— start —

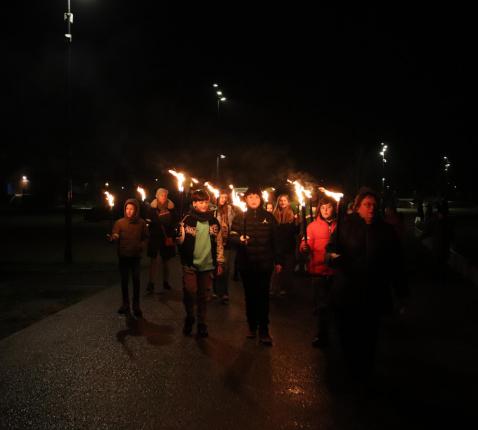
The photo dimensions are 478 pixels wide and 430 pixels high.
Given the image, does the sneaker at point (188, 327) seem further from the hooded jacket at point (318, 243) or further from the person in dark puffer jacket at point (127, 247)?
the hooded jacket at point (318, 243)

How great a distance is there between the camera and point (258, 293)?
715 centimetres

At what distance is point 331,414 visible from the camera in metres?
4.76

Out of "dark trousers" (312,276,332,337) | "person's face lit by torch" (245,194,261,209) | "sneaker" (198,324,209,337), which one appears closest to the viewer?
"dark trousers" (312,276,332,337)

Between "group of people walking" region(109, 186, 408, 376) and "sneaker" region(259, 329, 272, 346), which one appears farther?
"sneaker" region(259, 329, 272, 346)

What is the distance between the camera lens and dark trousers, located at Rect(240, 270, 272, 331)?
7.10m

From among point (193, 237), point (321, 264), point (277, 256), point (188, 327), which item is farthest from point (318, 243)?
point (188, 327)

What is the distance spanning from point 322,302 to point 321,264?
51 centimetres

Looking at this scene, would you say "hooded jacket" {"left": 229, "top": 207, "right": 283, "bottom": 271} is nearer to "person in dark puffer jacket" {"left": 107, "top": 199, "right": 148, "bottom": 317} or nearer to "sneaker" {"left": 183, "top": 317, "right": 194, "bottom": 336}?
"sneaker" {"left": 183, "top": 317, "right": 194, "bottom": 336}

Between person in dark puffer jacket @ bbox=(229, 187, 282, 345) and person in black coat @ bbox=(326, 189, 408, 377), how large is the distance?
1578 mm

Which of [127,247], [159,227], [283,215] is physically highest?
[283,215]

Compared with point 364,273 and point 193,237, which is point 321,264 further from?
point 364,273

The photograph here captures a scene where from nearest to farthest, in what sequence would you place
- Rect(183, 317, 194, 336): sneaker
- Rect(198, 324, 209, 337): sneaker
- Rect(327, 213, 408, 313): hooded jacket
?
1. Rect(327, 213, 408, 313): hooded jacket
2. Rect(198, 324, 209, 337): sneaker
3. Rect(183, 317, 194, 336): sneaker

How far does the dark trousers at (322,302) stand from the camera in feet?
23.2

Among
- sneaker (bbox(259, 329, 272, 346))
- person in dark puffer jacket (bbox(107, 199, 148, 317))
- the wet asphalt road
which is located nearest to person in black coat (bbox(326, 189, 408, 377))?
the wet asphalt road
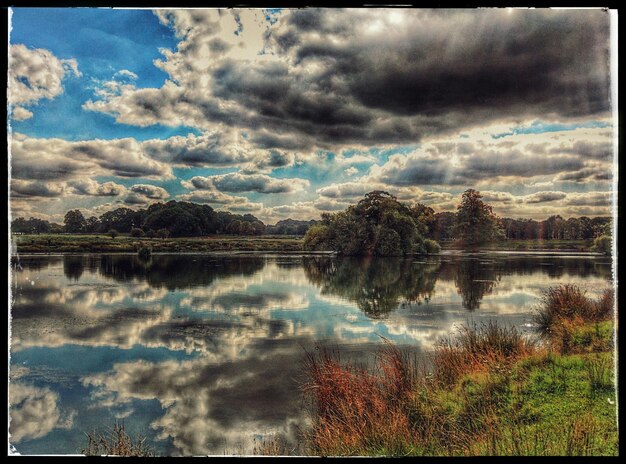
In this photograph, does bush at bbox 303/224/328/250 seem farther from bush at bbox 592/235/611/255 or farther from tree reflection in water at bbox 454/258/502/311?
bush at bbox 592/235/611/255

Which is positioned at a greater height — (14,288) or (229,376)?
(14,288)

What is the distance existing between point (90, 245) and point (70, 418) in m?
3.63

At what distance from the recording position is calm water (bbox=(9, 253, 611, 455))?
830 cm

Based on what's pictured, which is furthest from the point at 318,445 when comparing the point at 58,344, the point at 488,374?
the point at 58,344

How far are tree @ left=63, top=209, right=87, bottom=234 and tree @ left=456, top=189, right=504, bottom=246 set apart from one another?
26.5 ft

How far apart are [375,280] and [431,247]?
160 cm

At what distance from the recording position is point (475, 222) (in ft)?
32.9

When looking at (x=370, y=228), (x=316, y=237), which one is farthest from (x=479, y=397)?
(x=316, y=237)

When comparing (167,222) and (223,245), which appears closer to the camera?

— end —
— start —

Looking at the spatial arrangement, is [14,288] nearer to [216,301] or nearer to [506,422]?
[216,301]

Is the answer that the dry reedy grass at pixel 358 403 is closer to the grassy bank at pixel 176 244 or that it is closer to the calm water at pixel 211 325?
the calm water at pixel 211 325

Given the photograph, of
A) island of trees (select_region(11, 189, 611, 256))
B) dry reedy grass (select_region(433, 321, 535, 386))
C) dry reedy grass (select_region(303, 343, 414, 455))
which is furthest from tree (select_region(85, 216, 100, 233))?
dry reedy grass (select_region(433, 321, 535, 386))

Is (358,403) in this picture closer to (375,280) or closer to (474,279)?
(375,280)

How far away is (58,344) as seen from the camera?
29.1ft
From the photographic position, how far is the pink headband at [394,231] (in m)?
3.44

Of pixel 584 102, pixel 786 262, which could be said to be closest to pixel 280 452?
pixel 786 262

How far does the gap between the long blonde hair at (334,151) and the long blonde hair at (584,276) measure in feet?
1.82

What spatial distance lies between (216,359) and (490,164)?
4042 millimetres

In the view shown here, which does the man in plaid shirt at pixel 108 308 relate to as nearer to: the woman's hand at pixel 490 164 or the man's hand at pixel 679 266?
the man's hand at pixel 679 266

— end —

Reproduce the listing verbatim, starting at the line containing "What is the distance existing" and ending at the line containing "When comparing (167,222)", both included.

What is the distance existing between point (90, 245) and point (70, 418) in m?
3.63

At what distance from the recording position is calm water (bbox=(9, 253, 611, 455))?
830 cm

Based on what's pictured, which is furthest from the point at 318,445 when comparing the point at 58,344, the point at 488,374?
the point at 58,344

How far are tree @ left=63, top=209, right=87, bottom=234 and tree @ left=456, top=189, right=504, bottom=246 set apart from one another?
26.5 ft

How far apart are [375,280] and [431,247]?
160 cm

At what distance from the recording position is point (475, 222) (in ft)?
32.9

When looking at (x=370, y=228), (x=316, y=237), which one is farthest from (x=479, y=397)?
(x=316, y=237)

When comparing (167,222) and (223,245), which appears closer to the camera?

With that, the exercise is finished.